Search code examples
hadoopparquetorc

How does predicate pushdown work exactly?


Could anyone please explain with examples how exactly predicate pushdown works?


Solution

  • Say you want to execute a query

    SELECT 
      SUM(price) 
    FROM sales 
    WHERE 
      purchase_date BETWEEN '2018-01-01' and '2018-01-31';
    

    A very trivial implementation of a query engine is to iterate over all parquet/orc files, deserialize the price and purchase_date columns, apply the predicate on the purchase_date and sum the filtered rows.

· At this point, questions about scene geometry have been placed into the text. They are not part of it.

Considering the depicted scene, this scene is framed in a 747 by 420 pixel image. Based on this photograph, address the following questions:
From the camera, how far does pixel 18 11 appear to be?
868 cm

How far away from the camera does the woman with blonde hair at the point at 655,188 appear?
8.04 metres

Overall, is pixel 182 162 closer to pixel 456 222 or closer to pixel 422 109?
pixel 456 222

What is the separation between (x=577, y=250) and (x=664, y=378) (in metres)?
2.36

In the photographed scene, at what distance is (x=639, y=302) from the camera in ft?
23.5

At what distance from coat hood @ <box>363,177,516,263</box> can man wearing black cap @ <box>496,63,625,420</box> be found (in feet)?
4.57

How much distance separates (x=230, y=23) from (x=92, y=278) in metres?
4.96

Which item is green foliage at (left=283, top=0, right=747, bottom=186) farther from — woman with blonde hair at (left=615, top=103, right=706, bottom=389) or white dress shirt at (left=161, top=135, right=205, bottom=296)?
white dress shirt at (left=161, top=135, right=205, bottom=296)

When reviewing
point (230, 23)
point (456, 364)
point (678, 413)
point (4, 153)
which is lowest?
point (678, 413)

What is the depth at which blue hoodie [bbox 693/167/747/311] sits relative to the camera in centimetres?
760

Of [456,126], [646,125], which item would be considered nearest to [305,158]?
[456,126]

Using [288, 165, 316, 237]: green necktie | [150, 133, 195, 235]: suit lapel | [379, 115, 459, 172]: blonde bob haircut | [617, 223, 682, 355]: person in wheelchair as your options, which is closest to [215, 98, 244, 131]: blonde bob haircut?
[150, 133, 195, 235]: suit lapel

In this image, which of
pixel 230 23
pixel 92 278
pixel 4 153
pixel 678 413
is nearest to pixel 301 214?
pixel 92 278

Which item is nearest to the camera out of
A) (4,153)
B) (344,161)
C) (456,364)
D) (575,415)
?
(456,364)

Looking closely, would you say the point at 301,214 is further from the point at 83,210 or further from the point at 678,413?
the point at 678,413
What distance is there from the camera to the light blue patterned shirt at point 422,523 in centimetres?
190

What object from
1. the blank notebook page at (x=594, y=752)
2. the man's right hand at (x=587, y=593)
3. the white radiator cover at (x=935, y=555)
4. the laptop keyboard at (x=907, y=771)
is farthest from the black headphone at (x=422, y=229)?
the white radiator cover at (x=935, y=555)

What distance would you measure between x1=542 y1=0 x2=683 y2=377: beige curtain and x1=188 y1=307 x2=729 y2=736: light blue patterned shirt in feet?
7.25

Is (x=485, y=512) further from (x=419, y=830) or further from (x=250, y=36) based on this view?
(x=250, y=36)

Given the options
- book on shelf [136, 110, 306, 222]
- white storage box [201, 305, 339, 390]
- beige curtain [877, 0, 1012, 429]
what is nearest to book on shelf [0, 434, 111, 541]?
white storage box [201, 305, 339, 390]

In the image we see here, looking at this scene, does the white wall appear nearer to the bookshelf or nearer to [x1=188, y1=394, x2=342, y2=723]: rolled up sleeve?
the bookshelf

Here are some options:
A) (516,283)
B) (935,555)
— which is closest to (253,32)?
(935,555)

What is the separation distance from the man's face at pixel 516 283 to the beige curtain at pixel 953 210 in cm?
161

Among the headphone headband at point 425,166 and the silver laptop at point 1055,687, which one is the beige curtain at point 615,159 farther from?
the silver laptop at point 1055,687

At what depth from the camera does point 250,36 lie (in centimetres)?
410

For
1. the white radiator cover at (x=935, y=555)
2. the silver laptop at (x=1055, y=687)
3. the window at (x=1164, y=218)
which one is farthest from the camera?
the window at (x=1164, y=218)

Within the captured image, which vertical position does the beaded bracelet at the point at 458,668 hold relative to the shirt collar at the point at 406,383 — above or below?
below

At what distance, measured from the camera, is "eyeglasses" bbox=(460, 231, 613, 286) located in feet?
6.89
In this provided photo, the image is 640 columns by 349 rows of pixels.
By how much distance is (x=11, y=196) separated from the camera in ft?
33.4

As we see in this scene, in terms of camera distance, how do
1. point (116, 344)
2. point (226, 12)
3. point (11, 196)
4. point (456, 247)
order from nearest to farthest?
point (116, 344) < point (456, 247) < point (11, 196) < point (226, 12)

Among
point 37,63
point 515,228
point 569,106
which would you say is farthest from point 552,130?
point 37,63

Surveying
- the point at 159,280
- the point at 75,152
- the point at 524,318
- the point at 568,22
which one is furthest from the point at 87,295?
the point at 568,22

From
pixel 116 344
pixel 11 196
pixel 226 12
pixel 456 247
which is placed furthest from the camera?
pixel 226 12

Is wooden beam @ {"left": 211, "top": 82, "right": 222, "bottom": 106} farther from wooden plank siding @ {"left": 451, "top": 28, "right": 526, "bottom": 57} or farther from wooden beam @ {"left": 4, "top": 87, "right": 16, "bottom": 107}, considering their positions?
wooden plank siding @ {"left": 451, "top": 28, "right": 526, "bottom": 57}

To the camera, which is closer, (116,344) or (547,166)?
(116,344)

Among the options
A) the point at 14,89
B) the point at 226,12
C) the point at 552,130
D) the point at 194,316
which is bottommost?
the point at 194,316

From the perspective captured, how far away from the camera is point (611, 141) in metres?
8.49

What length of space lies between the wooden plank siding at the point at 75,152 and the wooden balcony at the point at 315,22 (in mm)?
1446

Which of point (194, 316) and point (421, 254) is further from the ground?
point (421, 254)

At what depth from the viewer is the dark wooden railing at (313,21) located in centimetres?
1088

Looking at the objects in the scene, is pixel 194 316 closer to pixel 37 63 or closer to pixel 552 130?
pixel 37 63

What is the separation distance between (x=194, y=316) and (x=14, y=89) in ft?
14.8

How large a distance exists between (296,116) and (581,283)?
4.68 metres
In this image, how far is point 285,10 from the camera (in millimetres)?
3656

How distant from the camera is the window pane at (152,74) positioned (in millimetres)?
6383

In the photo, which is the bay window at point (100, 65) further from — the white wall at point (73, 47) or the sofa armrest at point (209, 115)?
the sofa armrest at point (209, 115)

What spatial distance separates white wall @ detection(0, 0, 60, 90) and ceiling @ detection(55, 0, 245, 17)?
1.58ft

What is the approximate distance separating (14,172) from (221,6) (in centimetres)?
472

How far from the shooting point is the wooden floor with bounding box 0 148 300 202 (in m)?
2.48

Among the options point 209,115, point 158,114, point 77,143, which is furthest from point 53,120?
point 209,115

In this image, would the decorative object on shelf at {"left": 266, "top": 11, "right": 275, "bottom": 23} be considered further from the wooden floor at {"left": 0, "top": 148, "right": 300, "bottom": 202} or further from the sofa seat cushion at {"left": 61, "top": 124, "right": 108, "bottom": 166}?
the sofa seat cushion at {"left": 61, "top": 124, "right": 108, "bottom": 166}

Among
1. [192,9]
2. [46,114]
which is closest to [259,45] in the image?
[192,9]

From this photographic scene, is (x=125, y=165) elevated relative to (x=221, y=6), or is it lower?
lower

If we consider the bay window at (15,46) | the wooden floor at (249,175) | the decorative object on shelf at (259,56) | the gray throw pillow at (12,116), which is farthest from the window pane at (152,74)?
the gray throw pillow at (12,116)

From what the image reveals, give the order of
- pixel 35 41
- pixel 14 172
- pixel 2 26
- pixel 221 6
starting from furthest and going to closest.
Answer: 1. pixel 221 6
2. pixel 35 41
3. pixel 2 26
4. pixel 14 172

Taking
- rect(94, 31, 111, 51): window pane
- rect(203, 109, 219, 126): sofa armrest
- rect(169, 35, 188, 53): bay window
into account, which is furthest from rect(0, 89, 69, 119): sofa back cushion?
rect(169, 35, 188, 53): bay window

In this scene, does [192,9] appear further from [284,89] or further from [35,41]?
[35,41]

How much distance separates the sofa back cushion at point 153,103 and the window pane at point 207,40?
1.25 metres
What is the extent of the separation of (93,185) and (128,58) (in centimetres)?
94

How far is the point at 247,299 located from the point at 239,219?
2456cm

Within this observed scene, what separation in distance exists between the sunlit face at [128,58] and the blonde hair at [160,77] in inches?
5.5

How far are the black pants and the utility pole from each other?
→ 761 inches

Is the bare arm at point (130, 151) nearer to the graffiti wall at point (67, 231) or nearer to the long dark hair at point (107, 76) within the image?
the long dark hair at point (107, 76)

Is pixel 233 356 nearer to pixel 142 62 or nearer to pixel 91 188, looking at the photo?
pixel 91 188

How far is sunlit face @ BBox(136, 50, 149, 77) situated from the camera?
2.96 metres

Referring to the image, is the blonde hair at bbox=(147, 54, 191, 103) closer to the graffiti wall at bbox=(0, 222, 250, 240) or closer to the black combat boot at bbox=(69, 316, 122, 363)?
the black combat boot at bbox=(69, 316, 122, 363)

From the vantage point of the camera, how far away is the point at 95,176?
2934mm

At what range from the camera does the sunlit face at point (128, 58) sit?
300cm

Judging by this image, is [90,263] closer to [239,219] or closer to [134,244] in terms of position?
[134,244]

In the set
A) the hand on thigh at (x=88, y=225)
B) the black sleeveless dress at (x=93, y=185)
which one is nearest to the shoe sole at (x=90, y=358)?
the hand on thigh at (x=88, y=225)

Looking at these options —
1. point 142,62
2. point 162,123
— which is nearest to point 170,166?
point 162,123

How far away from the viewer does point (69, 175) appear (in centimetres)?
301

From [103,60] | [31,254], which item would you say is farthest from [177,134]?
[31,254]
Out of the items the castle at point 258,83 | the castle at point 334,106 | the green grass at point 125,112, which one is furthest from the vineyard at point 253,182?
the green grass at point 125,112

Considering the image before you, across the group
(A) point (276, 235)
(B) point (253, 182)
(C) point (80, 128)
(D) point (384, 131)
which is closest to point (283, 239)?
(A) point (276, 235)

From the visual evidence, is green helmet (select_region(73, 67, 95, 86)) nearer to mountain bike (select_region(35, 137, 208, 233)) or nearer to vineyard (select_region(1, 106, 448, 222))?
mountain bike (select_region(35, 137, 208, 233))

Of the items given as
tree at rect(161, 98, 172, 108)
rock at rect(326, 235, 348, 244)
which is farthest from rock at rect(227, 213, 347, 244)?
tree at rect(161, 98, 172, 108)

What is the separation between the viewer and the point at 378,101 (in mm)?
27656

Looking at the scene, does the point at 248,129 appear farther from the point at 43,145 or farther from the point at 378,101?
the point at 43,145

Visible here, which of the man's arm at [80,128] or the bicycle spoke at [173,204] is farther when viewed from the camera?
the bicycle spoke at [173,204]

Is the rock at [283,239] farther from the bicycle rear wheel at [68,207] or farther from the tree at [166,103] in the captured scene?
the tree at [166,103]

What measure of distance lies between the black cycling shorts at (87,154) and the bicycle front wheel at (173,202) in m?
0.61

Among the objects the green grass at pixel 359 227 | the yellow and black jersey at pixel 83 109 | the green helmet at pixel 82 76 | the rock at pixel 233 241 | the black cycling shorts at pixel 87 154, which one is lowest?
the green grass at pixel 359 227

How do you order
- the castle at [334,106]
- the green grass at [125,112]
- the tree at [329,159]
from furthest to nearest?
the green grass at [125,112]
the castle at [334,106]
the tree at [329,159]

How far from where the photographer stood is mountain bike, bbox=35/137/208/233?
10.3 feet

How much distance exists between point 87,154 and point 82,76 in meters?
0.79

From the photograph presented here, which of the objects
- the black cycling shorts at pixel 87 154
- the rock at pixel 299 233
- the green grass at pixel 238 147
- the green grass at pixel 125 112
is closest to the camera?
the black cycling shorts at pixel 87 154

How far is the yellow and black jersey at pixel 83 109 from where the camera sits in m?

    Parquet (not sure about orc) maintains statistics on the columns in each file, so if the execution engine is smart enough, it can look at the min/max of the purchase_date within the statistics and determine if any rows is going to match. For example, if purchase_date.min=2014-05-05 and purchase_date.max=2014-05-06, it can deduce that the predicate will always evaluate to false.

    In other words, it can skip parquet files by combining statistics and the filter predicate . This can lead to massive gain of performance because IO (file or memory) is usually the bottleneck. The gain is inversely proportional to the selectivity (the percentage of matching rows).

    The term predicate push-down comes from the fact that you're "hinting" the scan operator with the predicate that is then going to be used to filter the rows of interest. Or, pushing the predicate to the scan.